§ The task:
In the passage on the Irish Civil War, copy word for word everything from "It is believed" through "discontinued this support.".

§ Page excerpt:
++++++
Michael Collins became Commander-in-Chief of the National Army. Shortly afterwards, some dissidents, apparently without the authorisation of the anti-Treaty IRA Army Executive, occupied the Four Courts in Dublin, and kidnapped a pro-Treaty general. The government, responding to this provocation and to intensified British pressure following the assassination by an IRA unit in London of Sir Henry Wilson, ordered the regular army to take the Four Courts, thereby beginning the Irish Civil War.

It is believed that Collins continued to fund and supply the IRA in Northern Ireland throughout the civil war but, after his death, W. T. Cosgrave (the new President of the Executive Council) discontinued this support.

By May 1923, the war (which had claimed more lives than the War of Independence) had ended in the call by the IRA to dump arms. However, the harsh measures adopted by both sides, including assassinations of politicians by the Republicans and executions and atrocities by the Free State side, left a bitter legacy in Irish politics for decades to come.

De Valera, who had strongly supported the Republican side in the Civil War, reconsidered his views while in jail, and came to accept the ideas of political activity under the terms of the Free State constitution. However, he and his supporters failed to convince a majority of the anti-treaty Sinn Féin of these views and the movement split again. In 1926, he formed a new party called Fianna Fáil (Soldiers of Destiny). In 1932 he was elected President of the Executive Council of the Free State and began a slow process of turning the country from a constitutional monarchy to a constitutional republic, thus fulfilling Collins' prediction of "the freedom to achieve freedom".
++++++
§ Data section:
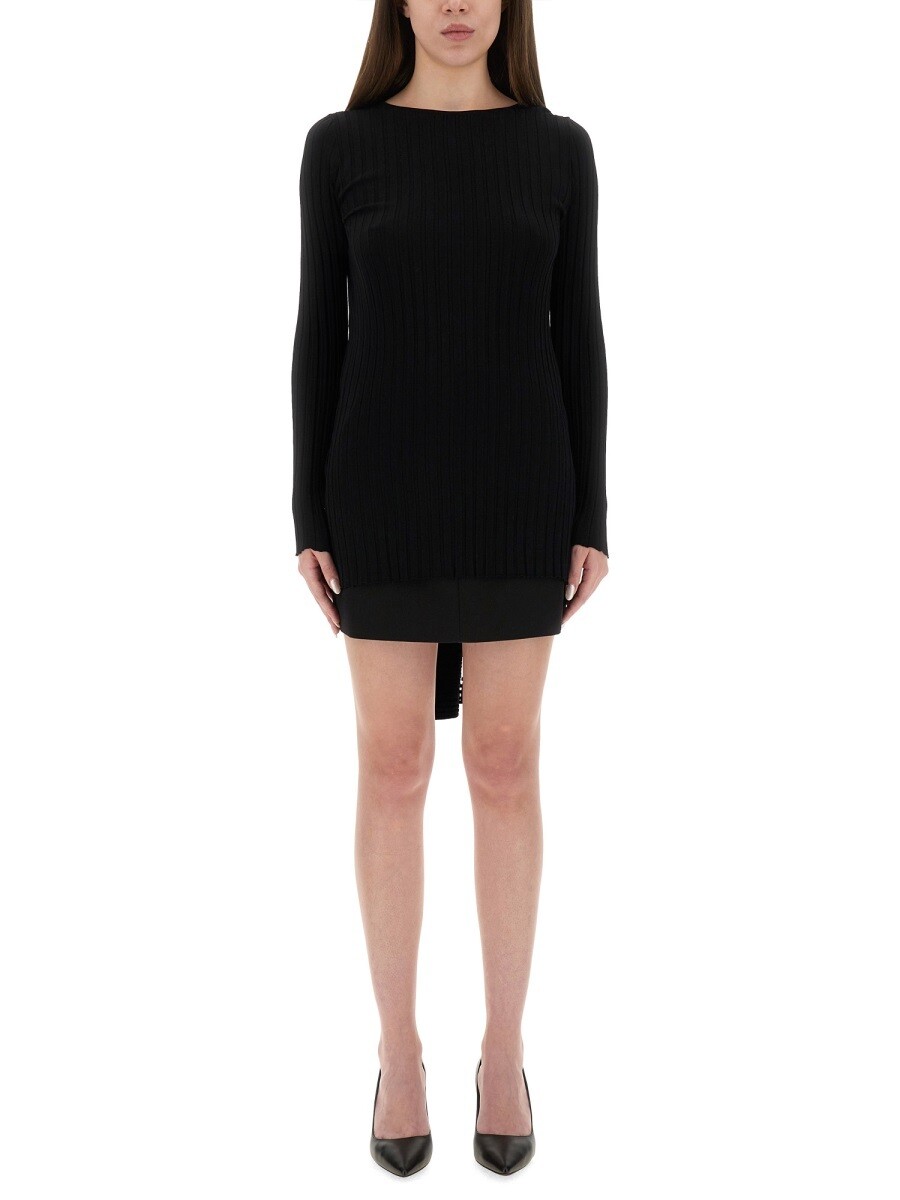 モスキーノ ジーンズ MOSCHINO JEANS セーター ニットウェア レディース ブラック Knitwear 376491 関税 送料無料 2025AW el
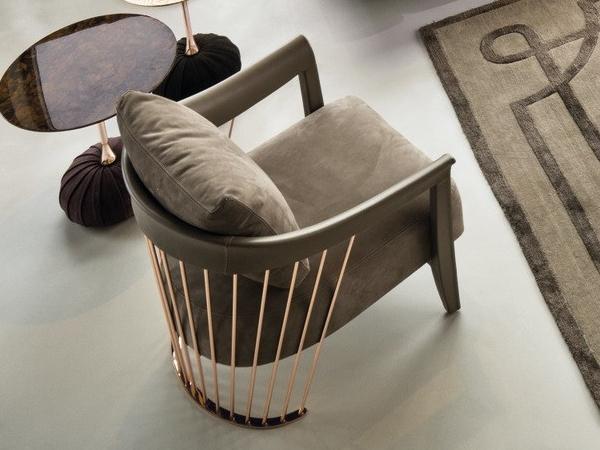 Fabric armchair | Dorothy by Longhi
++++++
§ Reply to the task:
It is believed that Collins continued to fund and supply the IRA in Northern Ireland throughout the civil war but, after his death, W. T. Cosgrave (the new President of the Executive Council) discontinued this support.